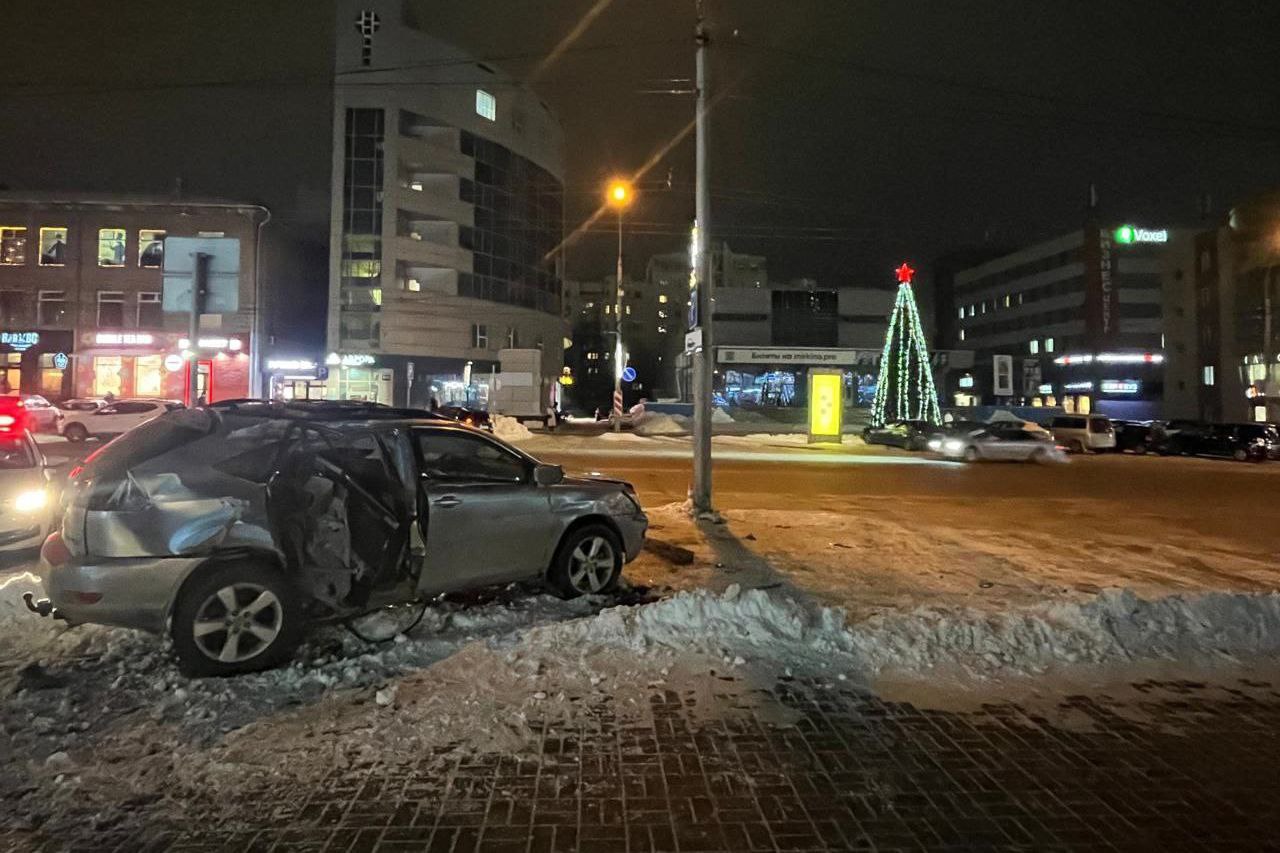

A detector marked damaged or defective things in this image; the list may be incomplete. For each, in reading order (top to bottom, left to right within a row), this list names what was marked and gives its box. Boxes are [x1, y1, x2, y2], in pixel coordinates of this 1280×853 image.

crushed car door [270, 422, 409, 604]
wrecked silver suv [30, 402, 650, 676]
crushed car door [409, 425, 550, 591]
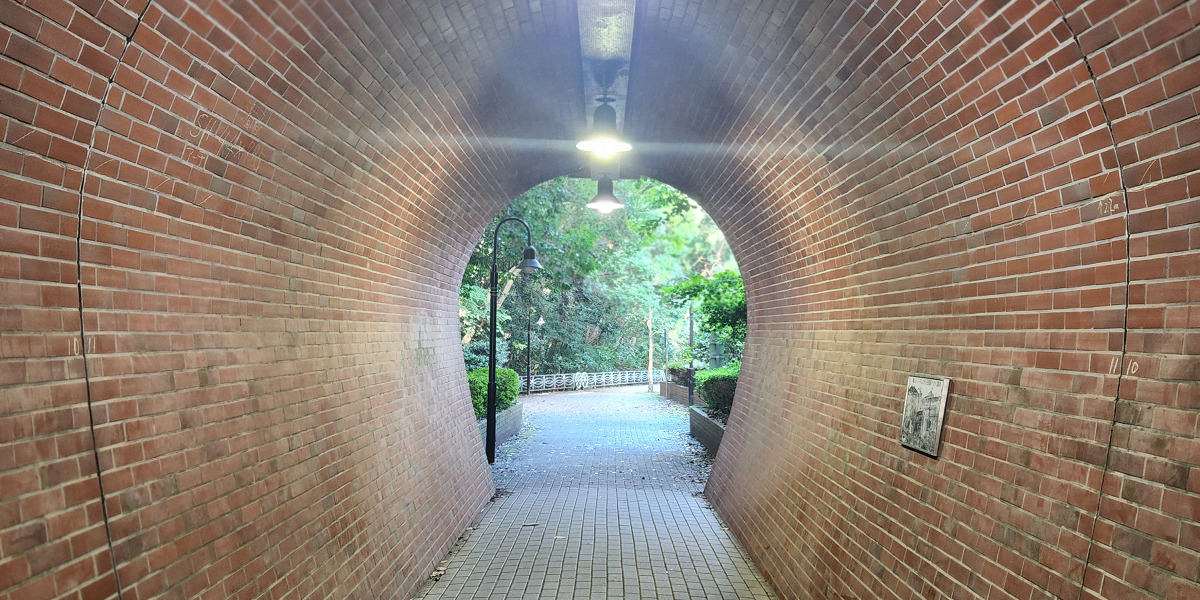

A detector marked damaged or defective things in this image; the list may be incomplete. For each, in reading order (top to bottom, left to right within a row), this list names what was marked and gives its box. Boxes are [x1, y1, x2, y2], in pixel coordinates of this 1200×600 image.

vertical crack in brickwork [73, 3, 154, 595]
vertical crack in brickwork [1051, 2, 1132, 597]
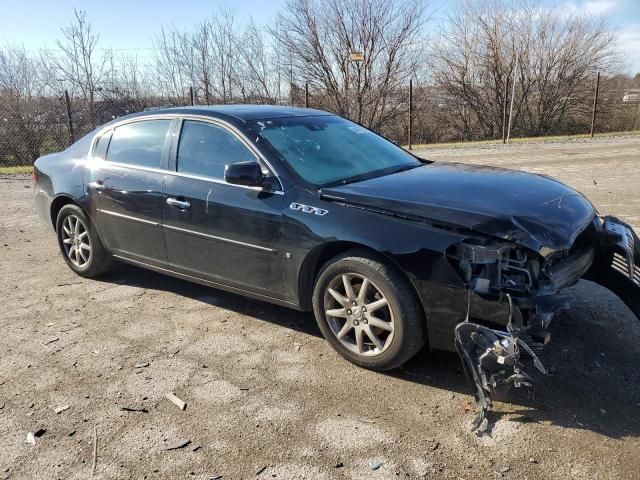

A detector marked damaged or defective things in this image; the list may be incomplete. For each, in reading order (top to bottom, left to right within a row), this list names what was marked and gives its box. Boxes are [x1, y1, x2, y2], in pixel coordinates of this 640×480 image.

crumpled hood [322, 162, 596, 255]
damaged front end [450, 216, 640, 430]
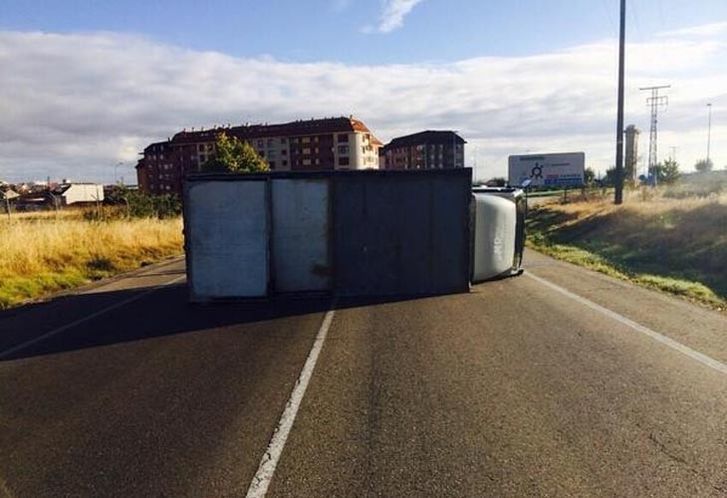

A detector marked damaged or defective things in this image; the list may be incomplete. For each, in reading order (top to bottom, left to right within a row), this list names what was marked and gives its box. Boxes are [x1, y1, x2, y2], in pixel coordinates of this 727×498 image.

overturned truck [182, 167, 524, 302]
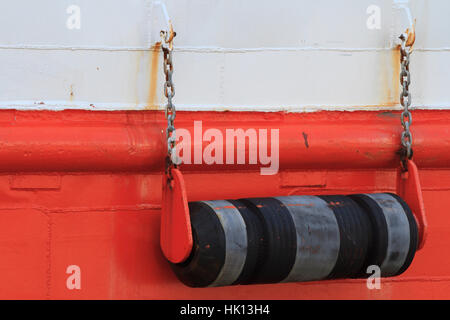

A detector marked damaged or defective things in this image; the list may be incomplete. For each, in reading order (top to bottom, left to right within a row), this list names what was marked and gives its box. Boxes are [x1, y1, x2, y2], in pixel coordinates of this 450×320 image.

rusty metal chain [162, 27, 179, 180]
____
» **REQUIREMENTS**: Rewrite the text of all the data above, changing every "damaged or defective" to "broken or faulty" and keeping everything else the same. Leave out the pictures.

» **RESULT BELOW**:
A detector marked broken or faulty things in this image; the list may be incomplete. For each, in reading order (top to bottom, left to right within a row), this list names what was marked and gives its box. Boxes are [x1, y1, x2, y2], in pixel coordinates of this 1280×853 image.

crushed car door [270, 422, 409, 604]
wrecked silver suv [30, 402, 650, 676]
crushed car door [409, 425, 550, 591]

A detector marked broken or faulty things in this image; the list may be incomplete. For each, in reading order (top to bottom, left to right within a row), this list names what was marked and gives its box. Boxes are [x1, y1, x2, y2], in pixel coordinates of this 1200×600 image.

vertical crack in brickwork [73, 3, 154, 595]
vertical crack in brickwork [1051, 2, 1132, 597]

A detector marked broken or faulty things in this image; the list may be incomplete. For each, in reading order (top to bottom, left to right within a row), this list names what was marked and gives its box. Boxes are [x1, y1, x2, y2], in pixel coordinates of this 640×480 image.

crumpled hood [322, 162, 596, 255]
damaged front end [450, 216, 640, 430]

A detector marked broken or faulty things in this image; the list may be incomplete. For each, in reading order (top to bottom, left to right within a row), this list names what was marked and gives its box. Boxes are [x1, y1, x2, y2], in pixel coordinates of this 727×498 image.

overturned truck [182, 167, 524, 302]

A detector marked broken or faulty things in this image; the list may be incomplete. For each, in reading order (top to bottom, left to right within a row), this list names what was marked and gives its box. Boxes are [x1, y1, x2, y2], in pixel coordinates of this 450×320 image.

rusty metal chain [162, 27, 179, 180]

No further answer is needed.